Artem Anisimov and Chris Kunitz on the third line is aching to be scorched. But then again anytime Arty is on a line that doesn’t include Patrick Kane it’s the same story. For some reason Marcus Kruger has moved to a wing to accommodate Luke Johnson. Q is moving a favorite toy so make way for SuckBag Johnson. Let’s all think about that for a minute and then die. David Kampf and John Hayden are here because the rules state someone has to. This is the second straight season that Hayden has “looked great in camp,” so his seven goals on the year will be even more special this time around.

As for the blue line…I mean do you want us to? Fine. Duncan Keith and Henri Jokiharju are the top-pairing. It really could be anything. The fading star and the possibly-overmatched-but-exciting kid. Keith has never been apt to be the more conservative partner in a pairing, and I’m not sure he has to be here. Maybe let both of them do their thing and just see what the hell happens. What do you have to lose? We’ll see how Keith takes to it but it would be a first if he were to rein his game in to let someone else be the aggressor. But hey, stranger things have happened…is what I’m contractually obligated to say here.
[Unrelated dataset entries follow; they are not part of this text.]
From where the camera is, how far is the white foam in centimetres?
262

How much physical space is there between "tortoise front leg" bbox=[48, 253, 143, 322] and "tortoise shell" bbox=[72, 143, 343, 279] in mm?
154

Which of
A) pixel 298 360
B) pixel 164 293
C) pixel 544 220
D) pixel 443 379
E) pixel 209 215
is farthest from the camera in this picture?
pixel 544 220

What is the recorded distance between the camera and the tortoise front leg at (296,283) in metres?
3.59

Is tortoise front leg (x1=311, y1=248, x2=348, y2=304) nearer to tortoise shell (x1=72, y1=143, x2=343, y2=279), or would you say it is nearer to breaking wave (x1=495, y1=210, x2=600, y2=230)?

Beyond that…well, Erik Gustafsson and Brent Seabrook are the second-pairing. If this was Seabrook five years ago, you’d be about that. But now he can’t cover for Cowboy Goose and Seabs himself has some cowboy leanings that his sloth-like foot-speed hasn’t dissuaded him from. Goose showed something toward the end of last season, and of course he has the lucky charm of the “Fels Motherfuck” (TM) which should carry him to a Norris, obvi. Still, the Hawks haven’t given up on him even though he’s 26 now and we’ve seen them discard a host of prospects before reaching that age so they must think there can be a middle-pairing puck-mover in there somewhere.

As for the third pairing…

Luckily, the Senators are not a team that’s going to make anyone pay for their various roster misdeeds. Anyone who’s worth anything is either a neophyte (Brady Tkachuk, Thomas Chabot), or a veteran who is simply waiting for his cell to ring to tell him he’s been released from this hockey malebolge (Matt Duchene, Mark Stone). Put it this way: Zack Smith was on waivers two weeks ago and is now the #2 center. That’s a life lesson right there, mister man.
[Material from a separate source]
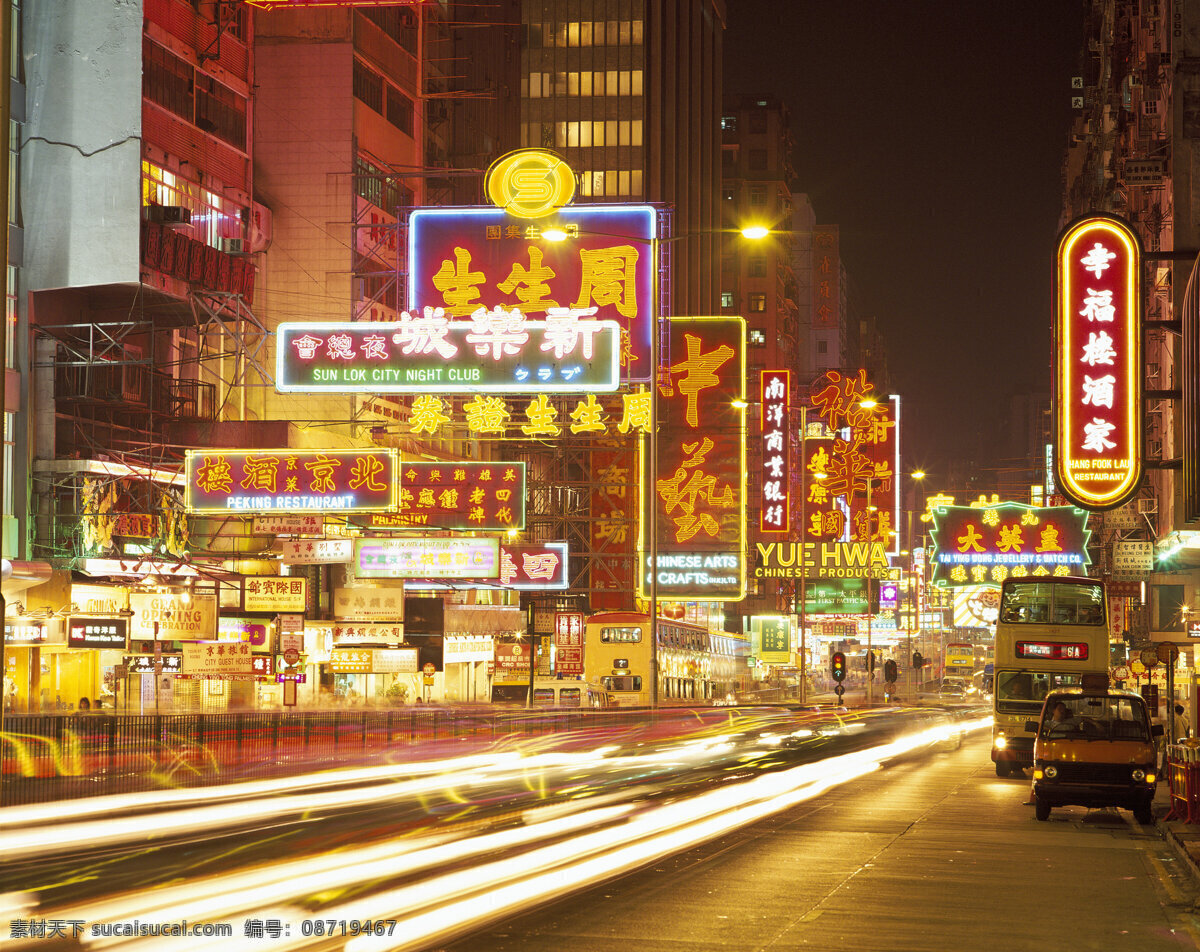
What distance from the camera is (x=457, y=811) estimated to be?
71.6 feet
Clearly, it’s going to be a long damn season in Ottawa, which just about no one is going to notice in retaliation against the owner/avoiding the trip to Purgatory-In-Reality Kanata. And the hockey will be even more boring as Guy Boucher is only going to be more convinced to trap even more given the talent discrepancy he’ll face on most nights. Most Senators games are going to look like what Steelers-Ravens games will look like in three years. You’ve had booster shots you enjoyed more.

The Senators will hope to get a promising season out of Thomas Chabot, a step from Ryan Dzingel (LOCAL GUY), and basically hope a couple other veterans can spasm a few goals to be trade bait at the deadline. But hey, they’re one of the few teams to figure out that you have to bottom out on purpose to get back up the mountain.
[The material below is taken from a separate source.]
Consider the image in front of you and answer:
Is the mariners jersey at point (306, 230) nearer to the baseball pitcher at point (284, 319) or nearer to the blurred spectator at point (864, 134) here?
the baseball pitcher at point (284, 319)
So I suppose it’s the perfect starting point for the Hawks. They can rack up a win and at least feel like maybe they could start to build some momentum before some very tough games this weekend. If the Hawks were to start 0-3, and you never know, then they’ll already be feeling like they’re fucked without any of the usual fun and Joel Quenneville will be facing questions about his job before he’s even through a week. Let’s try and put that off as long as we can, even though we know it’s coming.